* * *
Но тут никогда не было города.
Стлалась саванна, прорезанная реками, усеянная озерами. Реки катились в шумящее море. Раковины огромных спрутов больше не пестрели в нем. Не показывались зубастые рыла ихтиозавров. И оно выглядело пустынным.
Но обманывала эта пустота.
На гребне воды просветилась муть. Круглые тельца заполняли воду. Волна зачерпывала словно тысячи серебряных рублей. Каждый из них, блестящий кружок, был хрупок. Слизистая масса проступала сквозь мелкие поры. Миллиарды нуммулитов, одноклеточных корненожек-фораминифер сложат потом целые горы своими раковинами. Это была эпоха невиданного расцвета гигантов среди простейших, в тысячу раз превосходивших величиной своих нынешних микроскопических родичей.
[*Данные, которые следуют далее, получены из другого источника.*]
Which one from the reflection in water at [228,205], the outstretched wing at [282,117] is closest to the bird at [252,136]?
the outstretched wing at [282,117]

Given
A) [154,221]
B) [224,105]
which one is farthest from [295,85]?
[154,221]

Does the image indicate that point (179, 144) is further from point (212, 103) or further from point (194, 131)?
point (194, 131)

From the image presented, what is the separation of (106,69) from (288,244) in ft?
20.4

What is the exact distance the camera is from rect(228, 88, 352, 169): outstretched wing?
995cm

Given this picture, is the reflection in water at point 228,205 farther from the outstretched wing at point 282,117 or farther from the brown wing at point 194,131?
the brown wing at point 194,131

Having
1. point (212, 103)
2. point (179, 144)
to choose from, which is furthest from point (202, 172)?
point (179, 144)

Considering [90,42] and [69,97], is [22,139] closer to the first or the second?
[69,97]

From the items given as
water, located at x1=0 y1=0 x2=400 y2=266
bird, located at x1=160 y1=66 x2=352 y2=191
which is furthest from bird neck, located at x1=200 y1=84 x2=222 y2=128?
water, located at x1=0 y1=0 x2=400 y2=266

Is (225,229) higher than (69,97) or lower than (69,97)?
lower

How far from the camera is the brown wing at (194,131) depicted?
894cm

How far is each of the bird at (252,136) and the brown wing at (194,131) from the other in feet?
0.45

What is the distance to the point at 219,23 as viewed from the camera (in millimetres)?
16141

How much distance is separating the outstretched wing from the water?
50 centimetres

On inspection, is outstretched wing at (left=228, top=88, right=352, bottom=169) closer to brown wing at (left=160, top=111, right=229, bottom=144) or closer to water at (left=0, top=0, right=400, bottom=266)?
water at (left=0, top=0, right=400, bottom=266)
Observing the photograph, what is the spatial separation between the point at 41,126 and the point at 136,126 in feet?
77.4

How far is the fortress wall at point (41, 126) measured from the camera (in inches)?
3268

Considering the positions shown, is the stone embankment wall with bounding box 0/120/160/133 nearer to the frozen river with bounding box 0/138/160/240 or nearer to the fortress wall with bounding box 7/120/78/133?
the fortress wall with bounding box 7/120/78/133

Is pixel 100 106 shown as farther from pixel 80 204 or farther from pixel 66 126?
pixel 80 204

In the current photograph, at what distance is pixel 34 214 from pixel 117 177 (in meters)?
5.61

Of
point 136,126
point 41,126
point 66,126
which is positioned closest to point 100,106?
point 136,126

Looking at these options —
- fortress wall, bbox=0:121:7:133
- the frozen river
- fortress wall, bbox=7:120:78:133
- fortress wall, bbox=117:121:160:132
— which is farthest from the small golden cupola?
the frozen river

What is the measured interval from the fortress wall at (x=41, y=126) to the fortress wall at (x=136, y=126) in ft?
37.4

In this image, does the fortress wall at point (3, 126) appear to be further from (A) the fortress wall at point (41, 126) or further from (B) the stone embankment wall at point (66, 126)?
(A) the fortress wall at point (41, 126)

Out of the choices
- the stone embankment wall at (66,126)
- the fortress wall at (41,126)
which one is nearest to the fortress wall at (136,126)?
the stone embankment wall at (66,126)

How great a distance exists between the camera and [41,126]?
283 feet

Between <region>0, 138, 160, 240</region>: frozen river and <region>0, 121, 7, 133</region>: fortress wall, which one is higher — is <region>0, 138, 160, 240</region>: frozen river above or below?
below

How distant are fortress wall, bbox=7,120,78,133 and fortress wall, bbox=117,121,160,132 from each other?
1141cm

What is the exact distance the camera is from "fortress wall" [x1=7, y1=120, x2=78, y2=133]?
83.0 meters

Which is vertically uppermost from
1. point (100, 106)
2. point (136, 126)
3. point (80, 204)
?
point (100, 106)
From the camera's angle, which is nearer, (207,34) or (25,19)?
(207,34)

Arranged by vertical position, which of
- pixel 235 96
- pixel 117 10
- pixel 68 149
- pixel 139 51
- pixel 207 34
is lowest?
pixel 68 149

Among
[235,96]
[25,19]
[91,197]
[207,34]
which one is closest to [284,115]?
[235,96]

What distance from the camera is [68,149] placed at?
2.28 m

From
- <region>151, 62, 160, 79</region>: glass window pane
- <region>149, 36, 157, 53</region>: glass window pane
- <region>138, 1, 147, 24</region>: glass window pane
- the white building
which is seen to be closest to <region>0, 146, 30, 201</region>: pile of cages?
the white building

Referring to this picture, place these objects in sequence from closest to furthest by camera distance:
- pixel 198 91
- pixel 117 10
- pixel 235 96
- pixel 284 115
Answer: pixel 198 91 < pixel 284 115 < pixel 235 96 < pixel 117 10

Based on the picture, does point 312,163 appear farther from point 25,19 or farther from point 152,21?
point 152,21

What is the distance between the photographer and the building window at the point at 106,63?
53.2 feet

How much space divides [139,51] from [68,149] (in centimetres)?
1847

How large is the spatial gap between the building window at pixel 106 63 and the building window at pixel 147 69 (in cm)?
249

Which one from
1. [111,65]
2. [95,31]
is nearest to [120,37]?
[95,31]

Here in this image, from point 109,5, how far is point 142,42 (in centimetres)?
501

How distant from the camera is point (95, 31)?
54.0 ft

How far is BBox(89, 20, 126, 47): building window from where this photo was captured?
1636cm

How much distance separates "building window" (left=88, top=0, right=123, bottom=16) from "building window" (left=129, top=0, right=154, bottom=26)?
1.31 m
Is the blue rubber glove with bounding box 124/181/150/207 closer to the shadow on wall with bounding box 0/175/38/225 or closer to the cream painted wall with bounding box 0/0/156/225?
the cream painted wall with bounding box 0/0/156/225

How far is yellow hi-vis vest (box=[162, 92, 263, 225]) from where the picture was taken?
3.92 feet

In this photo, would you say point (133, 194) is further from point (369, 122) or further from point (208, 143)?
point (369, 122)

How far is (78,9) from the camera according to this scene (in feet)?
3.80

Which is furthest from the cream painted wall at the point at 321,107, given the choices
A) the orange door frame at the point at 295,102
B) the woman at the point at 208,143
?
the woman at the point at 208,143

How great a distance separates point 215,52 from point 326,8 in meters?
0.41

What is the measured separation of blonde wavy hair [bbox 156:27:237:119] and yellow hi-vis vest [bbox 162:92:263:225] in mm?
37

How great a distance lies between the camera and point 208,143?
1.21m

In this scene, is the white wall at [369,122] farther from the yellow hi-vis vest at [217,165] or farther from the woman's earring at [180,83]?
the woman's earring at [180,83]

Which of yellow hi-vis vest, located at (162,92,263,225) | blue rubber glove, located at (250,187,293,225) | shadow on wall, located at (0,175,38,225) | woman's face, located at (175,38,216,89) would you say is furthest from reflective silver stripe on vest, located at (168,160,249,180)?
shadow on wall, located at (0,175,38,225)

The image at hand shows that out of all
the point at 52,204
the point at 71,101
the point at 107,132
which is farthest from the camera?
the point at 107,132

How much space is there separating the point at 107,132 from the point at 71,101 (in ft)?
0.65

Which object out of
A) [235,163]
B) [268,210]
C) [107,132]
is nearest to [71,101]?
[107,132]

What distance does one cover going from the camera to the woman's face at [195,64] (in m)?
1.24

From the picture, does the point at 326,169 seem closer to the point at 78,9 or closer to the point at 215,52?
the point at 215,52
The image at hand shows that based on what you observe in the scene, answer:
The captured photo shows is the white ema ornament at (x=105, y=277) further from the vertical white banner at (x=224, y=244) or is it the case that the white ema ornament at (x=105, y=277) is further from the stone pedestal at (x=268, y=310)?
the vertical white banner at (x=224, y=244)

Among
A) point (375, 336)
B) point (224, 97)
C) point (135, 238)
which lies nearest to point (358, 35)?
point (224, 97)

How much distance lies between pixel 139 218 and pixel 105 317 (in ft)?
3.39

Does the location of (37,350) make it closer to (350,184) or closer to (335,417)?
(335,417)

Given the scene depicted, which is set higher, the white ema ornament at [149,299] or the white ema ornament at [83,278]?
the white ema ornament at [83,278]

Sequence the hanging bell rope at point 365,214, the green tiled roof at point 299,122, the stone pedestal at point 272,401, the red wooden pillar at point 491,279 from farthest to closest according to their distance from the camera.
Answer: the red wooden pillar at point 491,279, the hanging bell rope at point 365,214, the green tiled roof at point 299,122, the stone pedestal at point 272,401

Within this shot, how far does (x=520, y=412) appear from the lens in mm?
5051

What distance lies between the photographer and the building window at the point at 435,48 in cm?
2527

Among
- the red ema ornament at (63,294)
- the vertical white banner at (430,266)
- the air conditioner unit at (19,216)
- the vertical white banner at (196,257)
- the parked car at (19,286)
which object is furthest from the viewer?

На плоском берегу отлив обнажил груду простертых тел. Издали их можно принять за тюленей. Но вблизи медвежья голова с низким лбом, злые, маленькие, сдавленные надбровными дугами глаза, все нескладное, обвисшее тело напоминало нам хищника из соснового леса. Только эти голы и вместо ног у них ласты. По складкам сидят костные щитки. В такой броне им нечего бояться прибоя.
И вот целая буря в нуммулитовой каше. Голова и туловище, похожие на остров, всплыли на поверхность. У двадцатиметрового кита хищный зубастый рот, костяной панцирь и рыбий хвост. Два плавника, похожие на движущиеся стены, с пальцами на конце, загребают воду. Ударом хвоста он почти выбросился из воды и затем стал осматриваться, по-звериному вращая головой.
Чудовище, ставшее рыбой, но еще не переставшее быть хищником, первый гигант, каких мы много встретим в третичное время господства млекопитающих… Ветвь молодого класса с суши спустилась в полосу прибоя и оттуда перешла дальше, в открытое море. Еще раз, с новыми, более совершенными средствами, наземная жизнь приспособлялась к соленой среде прародины, ибо еще раз на суше стало тесно, и менее удачливым, тем кто отставал в развитии, оставалось только вымирать, если они не найдут для себя свободного места.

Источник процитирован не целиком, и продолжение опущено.